#### What the exercise asks:
All entries are to be quoted exactly; the images stay out of the copy.
* BEGIN Data shown *
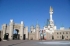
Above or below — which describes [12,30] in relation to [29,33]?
above

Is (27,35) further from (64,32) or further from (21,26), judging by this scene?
(64,32)

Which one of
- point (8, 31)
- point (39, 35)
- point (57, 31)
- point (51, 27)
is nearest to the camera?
point (8, 31)

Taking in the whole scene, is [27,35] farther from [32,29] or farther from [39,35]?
[32,29]

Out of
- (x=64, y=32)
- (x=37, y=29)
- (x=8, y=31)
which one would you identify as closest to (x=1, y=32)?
(x=8, y=31)

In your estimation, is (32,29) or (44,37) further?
(32,29)

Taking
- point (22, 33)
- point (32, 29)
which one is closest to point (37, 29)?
point (22, 33)

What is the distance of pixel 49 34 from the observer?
73312 millimetres

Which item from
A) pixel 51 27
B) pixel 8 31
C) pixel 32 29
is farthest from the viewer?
pixel 32 29

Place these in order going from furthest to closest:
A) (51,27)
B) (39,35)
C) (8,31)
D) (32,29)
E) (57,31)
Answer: (32,29), (51,27), (57,31), (39,35), (8,31)

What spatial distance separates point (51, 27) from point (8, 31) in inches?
1077

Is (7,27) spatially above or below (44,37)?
above

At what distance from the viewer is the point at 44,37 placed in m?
69.6

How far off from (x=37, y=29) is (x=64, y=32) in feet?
50.2

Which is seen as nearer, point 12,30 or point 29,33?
point 12,30
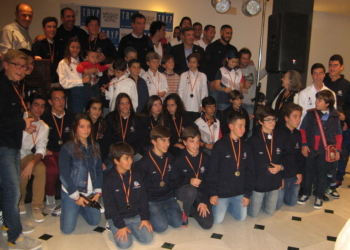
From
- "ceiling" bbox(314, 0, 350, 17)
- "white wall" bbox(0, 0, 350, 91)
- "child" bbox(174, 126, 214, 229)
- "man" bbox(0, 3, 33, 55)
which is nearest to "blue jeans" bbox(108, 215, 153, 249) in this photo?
"child" bbox(174, 126, 214, 229)

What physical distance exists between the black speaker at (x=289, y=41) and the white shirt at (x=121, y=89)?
1976mm

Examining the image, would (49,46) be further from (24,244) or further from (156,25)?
(24,244)

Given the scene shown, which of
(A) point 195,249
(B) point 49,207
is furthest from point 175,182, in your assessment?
(B) point 49,207

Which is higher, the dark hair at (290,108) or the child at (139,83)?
the child at (139,83)

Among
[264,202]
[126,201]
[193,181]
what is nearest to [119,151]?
[126,201]

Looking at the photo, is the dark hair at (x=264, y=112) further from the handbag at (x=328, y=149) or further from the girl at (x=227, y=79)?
the girl at (x=227, y=79)

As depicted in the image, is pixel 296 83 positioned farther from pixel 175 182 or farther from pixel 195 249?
pixel 195 249

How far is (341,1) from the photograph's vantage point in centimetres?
742

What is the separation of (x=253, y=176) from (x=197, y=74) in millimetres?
1874

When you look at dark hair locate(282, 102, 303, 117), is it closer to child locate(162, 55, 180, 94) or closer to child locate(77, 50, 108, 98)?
child locate(162, 55, 180, 94)

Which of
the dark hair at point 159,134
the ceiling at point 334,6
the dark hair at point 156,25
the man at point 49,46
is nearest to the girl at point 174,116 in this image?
the dark hair at point 159,134

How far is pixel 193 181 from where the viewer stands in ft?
10.2

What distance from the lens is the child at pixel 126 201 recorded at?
266 centimetres

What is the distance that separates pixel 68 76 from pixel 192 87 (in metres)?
1.72
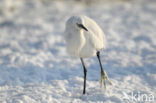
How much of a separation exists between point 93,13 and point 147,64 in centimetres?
404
* END Data shown *
#### Exercise solution:
Above or below — which describes [12,30] in relation to [29,33]?
above

Is (27,35) further from (64,32) or further from (21,26), judging by this scene?
(64,32)

Which one of
- point (8, 31)
- point (39, 35)
- point (57, 31)
- point (51, 27)
is nearest to the camera?
point (8, 31)

Taking in the whole scene, is [27,35] farther from [32,29] or farther from [39,35]?
[32,29]

Out of
- (x=64, y=32)
- (x=37, y=29)
- (x=8, y=31)
which one would you identify as closest to (x=1, y=32)?
(x=8, y=31)

In your estimation, is (32,29) or (44,37) further?
(32,29)

Taking
- point (22, 33)
- point (32, 29)
which one is closest to point (37, 29)?
point (22, 33)

What is the distance of pixel 49 34 from the observer?
73312 millimetres

Which item from
A) pixel 51 27
B) pixel 8 31
C) pixel 32 29
is farthest from the viewer?
pixel 32 29

Place these in order going from furthest to closest:
A) (51,27)
B) (39,35)
C) (8,31)
D) (32,29)
E) (57,31)
Answer: (32,29), (51,27), (57,31), (39,35), (8,31)

What spatial distance separates point (51, 27) from point (8, 31) in inches?
1077

Is (7,27) spatially above or below (44,37)?
above

At what distance from the viewer is the point at 44,37 placed in m?
69.6

How far off from (x=37, y=29) is (x=64, y=32) in feet?
50.2

Which is seen as nearer, point 12,30 or point 29,33?
point 12,30
From
- "ceiling" bbox(314, 0, 350, 17)
- "white wall" bbox(0, 0, 350, 91)
- "child" bbox(174, 126, 214, 229)
- "man" bbox(0, 3, 33, 55)
which is nearest to "blue jeans" bbox(108, 215, 153, 249) in this photo?
"child" bbox(174, 126, 214, 229)

What physical distance exists between the black speaker at (x=289, y=41) and the white shirt at (x=121, y=89)?
1976mm

Examining the image, would (49,46) be further from (24,244) or further from (156,25)?
(24,244)

Given the scene shown, which of
(A) point 195,249
(B) point 49,207
is furthest from point 175,182, in your assessment?
(B) point 49,207

Which is higher, the dark hair at (290,108) or the child at (139,83)?
the child at (139,83)

Among
[264,202]
[126,201]
[193,181]
what is nearest to [119,151]?
[126,201]

Looking at the photo, is the dark hair at (x=264, y=112) further from the handbag at (x=328, y=149) or further from the girl at (x=227, y=79)?
the girl at (x=227, y=79)

As depicted in the image, is pixel 296 83 positioned farther from pixel 175 182 or farther from pixel 195 249?
pixel 195 249

How far is (341,1) from the photograph's vantage point in centimetres?
742

What is the separation of (x=253, y=176) from (x=197, y=74) in millimetres?
1874

When you look at dark hair locate(282, 102, 303, 117), is it closer to child locate(162, 55, 180, 94) or closer to child locate(77, 50, 108, 98)?
child locate(162, 55, 180, 94)

Which of
the dark hair at point 159,134
the ceiling at point 334,6
the dark hair at point 156,25
the man at point 49,46
is nearest to the girl at point 174,116 in this image?
the dark hair at point 159,134

How far is pixel 193 181 from where the viewer stands in ft?
10.2

What distance from the lens is the child at pixel 126 201 recorded at?
266 centimetres

What is the distance that separates pixel 68 76 from pixel 192 87 (in metres)?
1.72
How much of a separation exists between point 93,13 and point 147,64 in centimetres?
404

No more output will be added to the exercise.